Do your ants bite??? Yikes!

If you really want to put something on him that is safe for dogs, you can run over to your local pet store and get a spray that is meant for itching, hot spots and insect bites. I have a couple of versions of it and keep it on hand just in case the dogs ever get bit by anything. There is one with Bittran in it, which is a bitter tasting ingredient to keep him from trying to lick it off of himself.

I am not positive, but I think the original intent of Bitter Apple spray was for the same purpose. You will want to read the label to be sure.

Here is what Allercaine looks like (the one with Bittran).

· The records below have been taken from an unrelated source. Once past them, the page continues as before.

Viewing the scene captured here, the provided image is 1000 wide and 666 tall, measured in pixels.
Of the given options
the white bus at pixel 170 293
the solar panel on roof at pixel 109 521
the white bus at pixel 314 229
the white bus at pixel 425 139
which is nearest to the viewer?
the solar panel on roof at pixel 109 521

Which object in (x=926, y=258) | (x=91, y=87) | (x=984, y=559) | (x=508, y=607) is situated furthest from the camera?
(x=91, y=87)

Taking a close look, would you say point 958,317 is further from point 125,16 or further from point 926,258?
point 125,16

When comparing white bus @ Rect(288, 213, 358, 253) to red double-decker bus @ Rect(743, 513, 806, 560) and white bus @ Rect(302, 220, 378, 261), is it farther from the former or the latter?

Poor Capote! I hope he gets relief soon.


----------



## Thumper (Feb 18, 2007)

Yikes!!!!

The biting ants from Texas? Well, my mother was a breeder and I remember one of her dogs got into an ant pile and someone told her pour Coca-Cola on the area. LOL, I don't know if she ever did, but there is a Texas "Wives Tale" for ya

I pulled this off a quick search, if you haven't seen it already. It suggest a baking soda/water paste and/or calamine. I would probably try a little benadryl, too....until you can get out and get the stuff Kimberly recommended.

Kara

Cause
Stings of bees, wasps, hornets, or ants.
General Information
Signs usually occur within about 20 minutes of the bite. Animals should be observed for at least 12-24 hours after a reaction, as mild symptoms may progress in severity.
The stings of bees, wasps, and ants often occur on hairless areas such as the stomach and feet, but are most common on the face, head, or inside the mouth. Stings and bites tend to produce local inflammation and pain, which takes about an hour to subside. Multiple stings and bites can cause a severe allergic reactions including anaphylactic shock. With some insects, such as honey bees, the entire venom-stinger apparatus is torn from the insect's body after stinging and remains attached to the victim. This apparatus contains muscle tissue that may continue contracting, thereby injecting more venom into the pet. Do not remove this using tweezers as that may inject more venom into the pet. It is better to gently scrape (with a credit card or similar card) the stinger out. Some wasps and hornets may sting repeatedly because the venom-stinger apparatus remains attached to the insect.
Toxic Dose
Dependent upon the type of insect, location and number of bites, and immune system of the individual animal.
Signs
Usually characterized by swelling of the eyelids, ear flaps, lips, and sometimes the entire face (angioedema). If the pet has been stung in the nose or mouth, watch for immediate, large swelling. This may cause the pet to have a hard time breathing. May also see urticaria (hives, wheals, or welts) or localized swelling if the skin is involved. The bites are often pruritic (itch). In an anaphylactic reaction, animals may also go into shock with symptoms such as wheezing, weakness, unconsciousness, pale mucous membranes, weak and thready pulse, increased heart rate, fever, or cold extremities (legs), trembling, vomiting, diarrhea, wheezing, and collapse.
Immediate Action
Remove stinger if possible. Apply a paste of baking soda and water to the sting or bite to relieve the itching. Ammonia or calamine lotion dabbed on with a cotton ball can also relieve itching and pain. Apply an ice pack or cold compress to the area to relieve pain and swelling. Contact your veterinarian.
Veterinary Care
General treatment: The stinger will be removed if present.
Supportive treatment: Corticosteroids and antihistamines are administered, and epinephrine if necessary. IV fluids and oxygen are administered if necessary. Blood tests may be performed if organ damage is suspected. If the animal has been stung inside the mouth, eating may be painful. Soften the food with water or feed a soft food.
Specific treatment: Unavailable.
Prognosis
Usually favorable. Guarded, if shock is present.


----------



## CapotesMom (Apr 3, 2007)

I've actually gotten good with not freaking out on those things with him..lol. He got bit, I waited to go to work about 40 minutes later, and since he wasn't swelling up like a balloon (like I saw a yorkie do at the vet once) I figured he'd be ok. I know he's going to be itchy later though and that's what I want to sorta aleviate for him when I get home.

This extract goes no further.